Newsletter n. 263

Pataxo Indians under risk of massacre in Brazil

Farmers who invaded the traditional territory of the Pataxo Ha-Ha-Hae Indians in the state of Bahia continue to threaten them. Indian-supporting entities have been warning that the situation may lead to a massacre in the area at any moment.

The tension increased after the indigenous population recovered five farms located in their area a few days after the death of leader Galdino Pataxo, on April 20. Galdino, who was in Brasilia as a member of a delegation of his people to claim the invaded land, was burned alive.

In addition to the shock caused by the barbaric crime, the Pataxo people have virtually become hostage of the farmers. The threats and retaliation have become more intense as the date for the judgment by the Federal Regional Court of a writ of prevention proposed by the Department of Justice draws near. The suit requests that the Pataxo be allowed to remain in the five farms. A Pataxo group is in Brasilia, the capital, to attend the trial, which will probably be scheduled for next week. According to Gerson Pataxo, "our lives are in the hands of these judges." He also said that his people will not leave the land they reoccupied and demands a final decision from the courts allowing the Pataxo to occupy the claimed territory once and for all.

This Friday, 29 defense witnesses of the four killers of Galdino Pataxo will be heard by the Federal District Court. Because he is a minor, the fifth assassin has been judged already and sentenced to the strictest punishment provided for infractor adolescents in Brazil: three-year institutionalization.


Through its governor, union, student and Cimi representatives, and other Indian-supporting groups, the population of Brasilia paid homage to Galdino Pataxo by placing a sculpture by Siron Franco, a renowned Brazilian artist, in the Compromisso Square, where the Indian was killed. The sculpture is meant to represent Galdino and symbolize Justice and Freedom.


Tupinikim chief Luis Ramos and Mauricio Goncalves, representative of the Guarani people, were received with cheers by 100 other Indians at the airport of Vitoria, state of Espirito Santo, on the 3rd, as they arrived from a trip to Norway and England. In those countries, they met with congresspersons, representatives of the ministries of Foreign Affairs and Trade, churches and NGOs and requested support to the demarcation of their land, located in the municipality of Aracruz, state of Espirito Santo.

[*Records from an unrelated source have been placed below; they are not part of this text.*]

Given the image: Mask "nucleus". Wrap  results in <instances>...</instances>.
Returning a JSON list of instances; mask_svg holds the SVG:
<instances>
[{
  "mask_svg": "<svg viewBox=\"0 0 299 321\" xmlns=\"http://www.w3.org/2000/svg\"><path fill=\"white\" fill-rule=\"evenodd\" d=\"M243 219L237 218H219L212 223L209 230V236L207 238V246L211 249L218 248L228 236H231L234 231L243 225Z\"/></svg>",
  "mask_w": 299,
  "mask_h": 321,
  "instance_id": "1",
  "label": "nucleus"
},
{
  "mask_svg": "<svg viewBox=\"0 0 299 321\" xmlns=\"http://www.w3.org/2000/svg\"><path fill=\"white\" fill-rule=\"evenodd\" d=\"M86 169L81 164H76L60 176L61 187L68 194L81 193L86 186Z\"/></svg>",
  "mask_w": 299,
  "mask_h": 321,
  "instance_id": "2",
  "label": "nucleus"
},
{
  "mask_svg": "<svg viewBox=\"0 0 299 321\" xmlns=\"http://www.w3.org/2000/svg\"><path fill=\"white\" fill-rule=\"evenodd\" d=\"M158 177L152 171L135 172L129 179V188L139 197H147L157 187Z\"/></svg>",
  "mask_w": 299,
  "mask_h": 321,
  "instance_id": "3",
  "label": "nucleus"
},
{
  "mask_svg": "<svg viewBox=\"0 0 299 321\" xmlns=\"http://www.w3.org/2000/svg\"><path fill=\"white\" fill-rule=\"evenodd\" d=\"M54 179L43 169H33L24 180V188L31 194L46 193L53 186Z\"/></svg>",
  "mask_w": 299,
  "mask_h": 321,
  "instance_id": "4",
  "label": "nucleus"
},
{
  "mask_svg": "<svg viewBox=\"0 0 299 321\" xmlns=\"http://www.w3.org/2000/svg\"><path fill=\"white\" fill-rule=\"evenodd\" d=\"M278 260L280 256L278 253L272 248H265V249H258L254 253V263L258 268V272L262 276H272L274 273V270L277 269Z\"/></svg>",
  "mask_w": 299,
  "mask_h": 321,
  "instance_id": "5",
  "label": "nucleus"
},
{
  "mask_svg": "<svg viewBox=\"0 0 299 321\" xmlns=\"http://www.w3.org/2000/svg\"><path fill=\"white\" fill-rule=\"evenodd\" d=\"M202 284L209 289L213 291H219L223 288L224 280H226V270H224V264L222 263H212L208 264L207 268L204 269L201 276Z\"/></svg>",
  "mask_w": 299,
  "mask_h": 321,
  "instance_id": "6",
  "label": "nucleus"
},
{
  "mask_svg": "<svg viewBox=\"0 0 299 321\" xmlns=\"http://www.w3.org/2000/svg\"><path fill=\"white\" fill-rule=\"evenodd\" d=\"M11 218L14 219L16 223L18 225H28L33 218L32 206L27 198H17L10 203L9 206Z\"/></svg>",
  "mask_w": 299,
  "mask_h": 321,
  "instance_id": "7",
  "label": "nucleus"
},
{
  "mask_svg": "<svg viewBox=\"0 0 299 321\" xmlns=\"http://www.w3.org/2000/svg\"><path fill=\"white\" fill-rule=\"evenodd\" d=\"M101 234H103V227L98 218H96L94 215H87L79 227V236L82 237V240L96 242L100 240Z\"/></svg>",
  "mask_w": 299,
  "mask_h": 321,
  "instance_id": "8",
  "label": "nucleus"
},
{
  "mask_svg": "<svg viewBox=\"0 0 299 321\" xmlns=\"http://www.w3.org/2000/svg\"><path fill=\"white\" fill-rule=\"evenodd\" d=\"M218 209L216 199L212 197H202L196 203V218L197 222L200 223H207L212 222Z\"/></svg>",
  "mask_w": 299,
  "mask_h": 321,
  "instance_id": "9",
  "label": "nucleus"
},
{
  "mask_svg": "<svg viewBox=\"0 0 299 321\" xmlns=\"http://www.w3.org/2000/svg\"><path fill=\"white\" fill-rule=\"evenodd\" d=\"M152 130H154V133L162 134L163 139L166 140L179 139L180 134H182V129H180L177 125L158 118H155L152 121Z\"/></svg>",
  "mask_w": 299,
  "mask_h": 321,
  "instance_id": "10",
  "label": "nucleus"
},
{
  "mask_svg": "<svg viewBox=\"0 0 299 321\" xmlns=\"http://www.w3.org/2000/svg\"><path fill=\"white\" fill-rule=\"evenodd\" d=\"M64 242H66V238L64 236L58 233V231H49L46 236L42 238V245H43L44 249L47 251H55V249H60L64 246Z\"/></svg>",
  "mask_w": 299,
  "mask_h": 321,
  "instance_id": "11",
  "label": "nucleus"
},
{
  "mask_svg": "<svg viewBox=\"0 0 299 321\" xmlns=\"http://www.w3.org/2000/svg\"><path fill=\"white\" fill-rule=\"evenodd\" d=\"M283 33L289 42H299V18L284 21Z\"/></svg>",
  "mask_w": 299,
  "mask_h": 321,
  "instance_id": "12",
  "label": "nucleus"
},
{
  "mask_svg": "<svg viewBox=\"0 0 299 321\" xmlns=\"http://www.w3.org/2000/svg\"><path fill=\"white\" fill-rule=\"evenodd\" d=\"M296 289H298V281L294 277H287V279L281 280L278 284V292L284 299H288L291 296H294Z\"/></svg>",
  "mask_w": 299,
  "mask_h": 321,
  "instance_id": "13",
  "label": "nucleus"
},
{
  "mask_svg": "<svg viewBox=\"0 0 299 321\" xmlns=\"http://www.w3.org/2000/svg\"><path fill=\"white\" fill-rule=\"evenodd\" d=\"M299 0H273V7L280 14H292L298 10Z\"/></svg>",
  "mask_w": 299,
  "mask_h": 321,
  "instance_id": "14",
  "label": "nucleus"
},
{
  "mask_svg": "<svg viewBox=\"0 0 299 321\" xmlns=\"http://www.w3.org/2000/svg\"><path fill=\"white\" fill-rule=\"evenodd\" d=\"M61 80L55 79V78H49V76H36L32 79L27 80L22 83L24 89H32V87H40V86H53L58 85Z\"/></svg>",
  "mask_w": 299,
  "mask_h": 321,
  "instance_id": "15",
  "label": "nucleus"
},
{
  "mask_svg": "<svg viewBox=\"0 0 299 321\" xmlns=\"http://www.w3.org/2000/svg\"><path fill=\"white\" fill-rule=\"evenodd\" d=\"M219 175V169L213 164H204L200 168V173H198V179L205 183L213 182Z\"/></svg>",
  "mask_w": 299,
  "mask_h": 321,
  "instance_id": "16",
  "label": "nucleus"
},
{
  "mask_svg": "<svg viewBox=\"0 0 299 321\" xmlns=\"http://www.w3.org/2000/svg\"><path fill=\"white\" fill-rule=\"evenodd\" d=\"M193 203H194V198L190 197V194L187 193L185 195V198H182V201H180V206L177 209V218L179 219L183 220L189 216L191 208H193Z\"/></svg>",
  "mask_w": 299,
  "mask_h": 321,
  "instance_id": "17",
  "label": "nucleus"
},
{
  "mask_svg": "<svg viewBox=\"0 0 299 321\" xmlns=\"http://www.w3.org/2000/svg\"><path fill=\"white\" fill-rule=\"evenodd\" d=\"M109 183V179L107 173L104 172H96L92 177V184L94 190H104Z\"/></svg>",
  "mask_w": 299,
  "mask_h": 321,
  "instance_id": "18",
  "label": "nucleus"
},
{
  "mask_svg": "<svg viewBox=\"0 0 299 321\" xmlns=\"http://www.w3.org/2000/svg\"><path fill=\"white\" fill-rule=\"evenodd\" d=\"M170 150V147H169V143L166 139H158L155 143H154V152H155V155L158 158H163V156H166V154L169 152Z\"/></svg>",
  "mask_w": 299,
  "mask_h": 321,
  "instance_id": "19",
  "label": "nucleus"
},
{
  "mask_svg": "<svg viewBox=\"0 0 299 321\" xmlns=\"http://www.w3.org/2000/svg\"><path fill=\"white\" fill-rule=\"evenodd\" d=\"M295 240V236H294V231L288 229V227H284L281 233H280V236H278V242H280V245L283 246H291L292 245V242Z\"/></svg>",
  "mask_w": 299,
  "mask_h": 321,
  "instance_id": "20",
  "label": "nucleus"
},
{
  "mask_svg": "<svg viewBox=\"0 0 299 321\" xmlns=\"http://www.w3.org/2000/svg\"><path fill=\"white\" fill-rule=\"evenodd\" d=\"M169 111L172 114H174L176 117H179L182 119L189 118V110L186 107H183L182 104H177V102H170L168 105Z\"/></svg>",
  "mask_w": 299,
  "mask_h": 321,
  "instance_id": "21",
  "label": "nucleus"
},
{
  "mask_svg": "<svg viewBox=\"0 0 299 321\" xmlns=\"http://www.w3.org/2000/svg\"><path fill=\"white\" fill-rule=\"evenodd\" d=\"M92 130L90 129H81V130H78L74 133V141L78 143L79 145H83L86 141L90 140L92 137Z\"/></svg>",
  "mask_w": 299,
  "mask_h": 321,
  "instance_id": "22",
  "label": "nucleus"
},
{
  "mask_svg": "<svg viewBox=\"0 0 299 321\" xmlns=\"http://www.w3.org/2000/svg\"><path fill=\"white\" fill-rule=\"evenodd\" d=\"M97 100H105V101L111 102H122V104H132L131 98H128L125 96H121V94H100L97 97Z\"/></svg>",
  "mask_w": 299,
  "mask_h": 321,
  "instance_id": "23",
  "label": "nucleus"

The Bank of Norway is a shareholder of the Lorentzen company, owner of 20% of the stock of the Aracruz Celulose corporation - which invaded the traditional territory of the Tupinikim and Guarani. The Indians are claiming 13,570 hectares and at the moment they occupy only 4,500, which are not sufficient to ensure their physical and cultural survival. The claimed area has been identified by the official Indianist agency already, but because of the Decree 1,775/96, issued by the federal administration to favor invaders of indigenous areas, its demarcation is still pending.